我不知有多少年没见到鹏鹏娘了,最后一次见她,还是我五六岁的时候。路过她家门口,大门突然打开,鹏鹏娘几步跑出来,一把把我搂在怀里,手抚摸着我的小辫儿,脸蹭着我的脸颊,还不时地亲我的脸蛋,“我就喜欢小闺女,我那闺女在的话也像你这么大了。”她紧紧抱着我不放,我很不自在,像浑身扎满了苍耳,可又挣脱不开,直到娘喊我,我才使劲儿扒开她的手逃走了。

鹏鹏娘进了好几次精神病院,每次都是刚住进去,她就和正常人一样,一出院,就又变了样。鹏鹏爹再也受不了了,提出离婚,鹏鹏娘没哭没闹答应了。鹏鹏爹把家里的五间瓦房留给了鹏鹏娘,带着鹏鹏到县城卖奇石去了。

离了婚的鹏鹏娘自家不做饭,肚子饿了就出门到哪个邻居家坐着,一直坐到人家把饭菜端上桌,吃飽了抹抹嘴就走。时间一长,邻居远远看到鹏鹏娘就咣当把大门一关。可是,若是男主人单独在家,鹏鹏娘大摇大摆地走进去,一进去就不见人出来……

鹏鹏结婚后,在县城买了新房子,把他娘接到了县城。鹏鹏娘一走,村子似乎少了一大块。街上妇女们的骂声、哭声、打架声似乎突然消失了,鹏鹏家的门楼塌陷了一角,只有瓦片间的枯草在风里摇曳着。

2010年,小转的儿子出生后,三爷爷走了。爹告诉我三爷爷去世的消息时,我怎么也没想到事情能这么突然。爹说,你三爷爷喝农药了。三爷爷半身不遂好几年,行动不了,躺够了只能在床沿儿上坐坐。
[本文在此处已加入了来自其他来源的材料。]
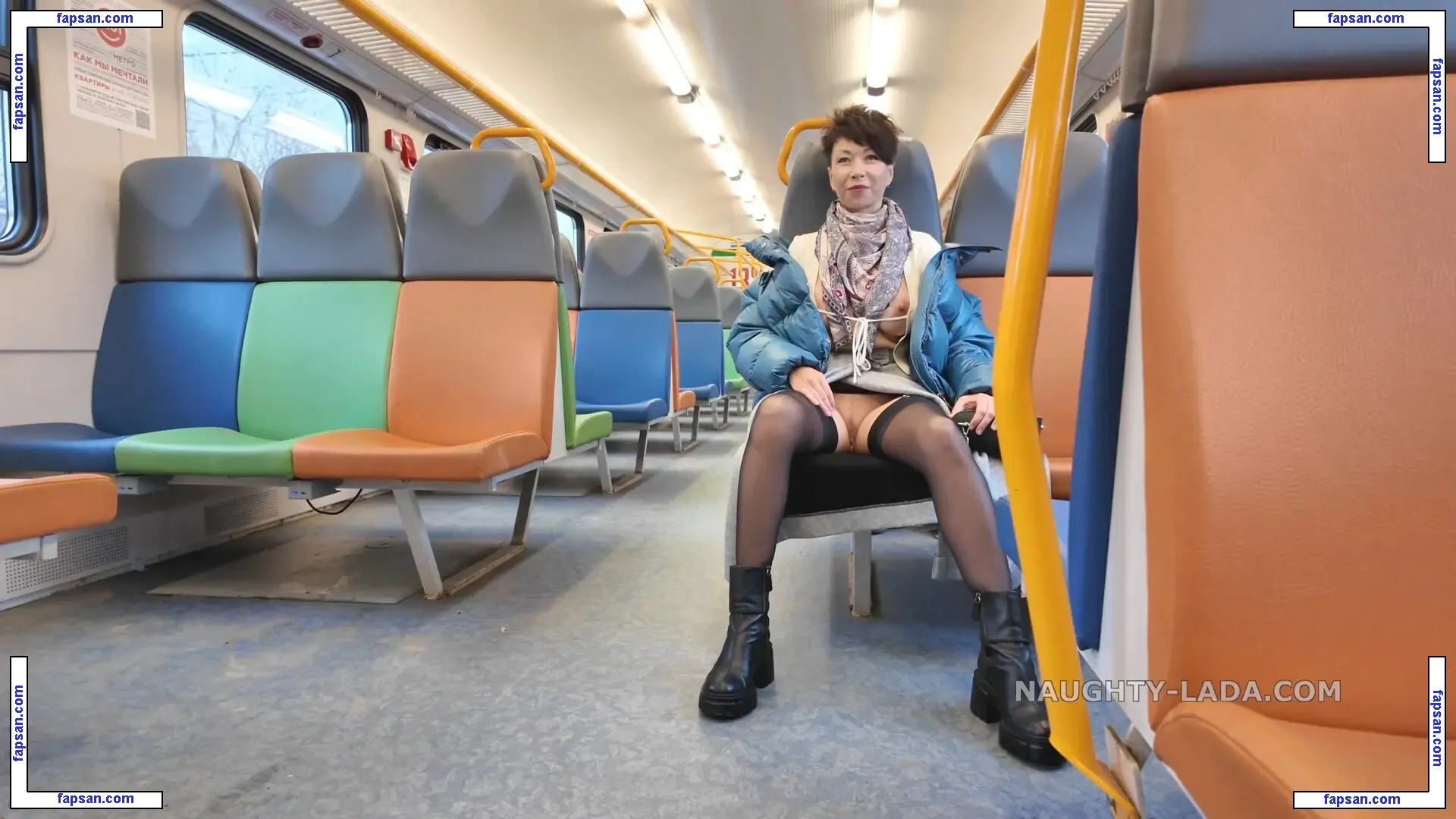 Naughty Lada nude photo #0258 from OnlyFans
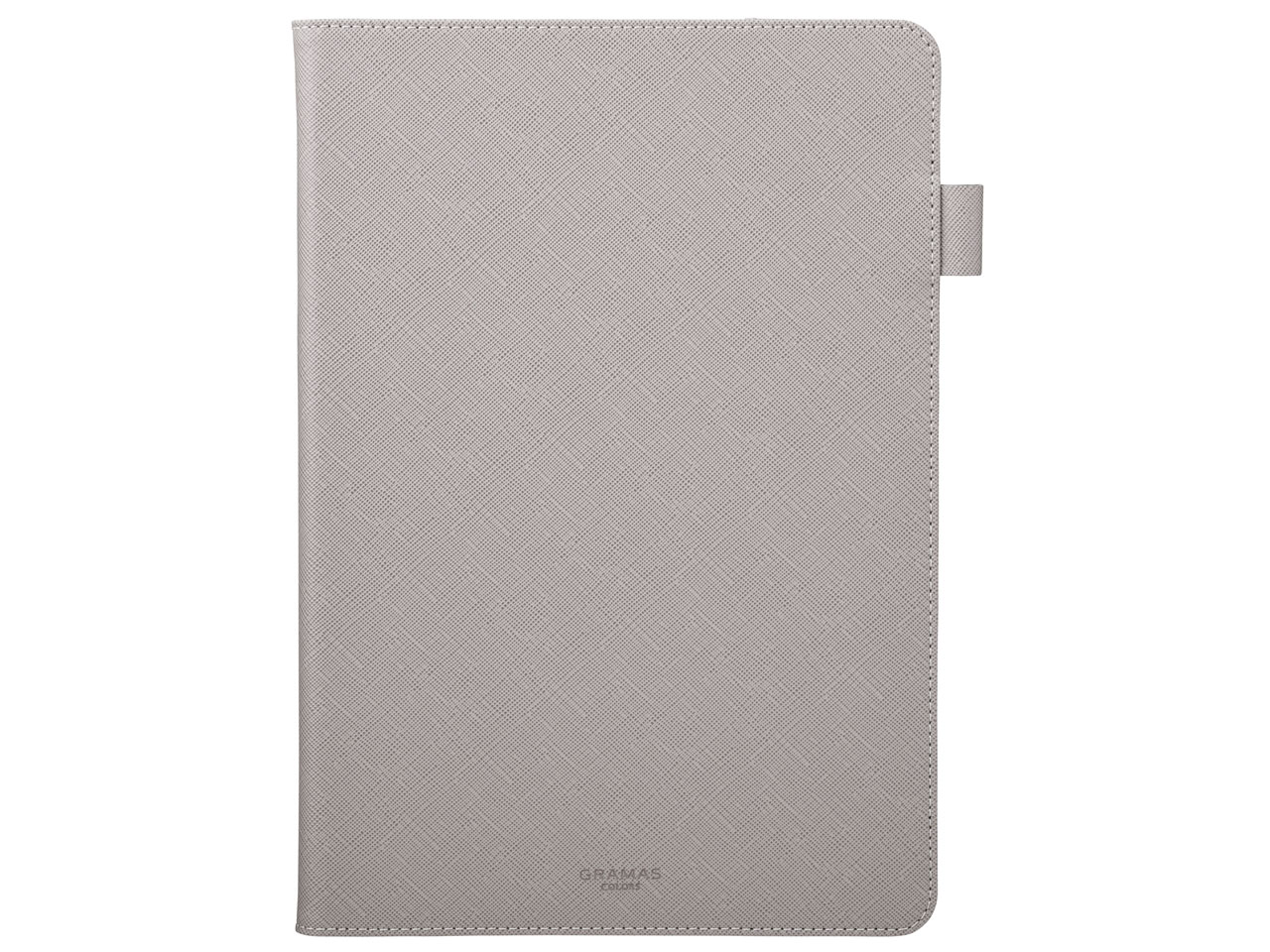 GRAMAS COLORS CBCEP-ID01GRY [Gray]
我想不出压死三爷爷的最后一根稻草究竟是什么。

三爷爷出殡那天,小转跪在三爷爷的灵柩前哭哑了嗓子,说不出话来。也是在那一天,我第一次见到小转的儿子。我替小转抱着孩子,这个五个月大的孩子用圆溜溜的大眼睛看着我,我也看着他,我从他黝黑的瞳仁里似乎看到了超生的我,看到了超生的小转,看到了鹏鹏娘,也看到了三爷爷……

又过了五年,我们国家实施了全面二孩政策。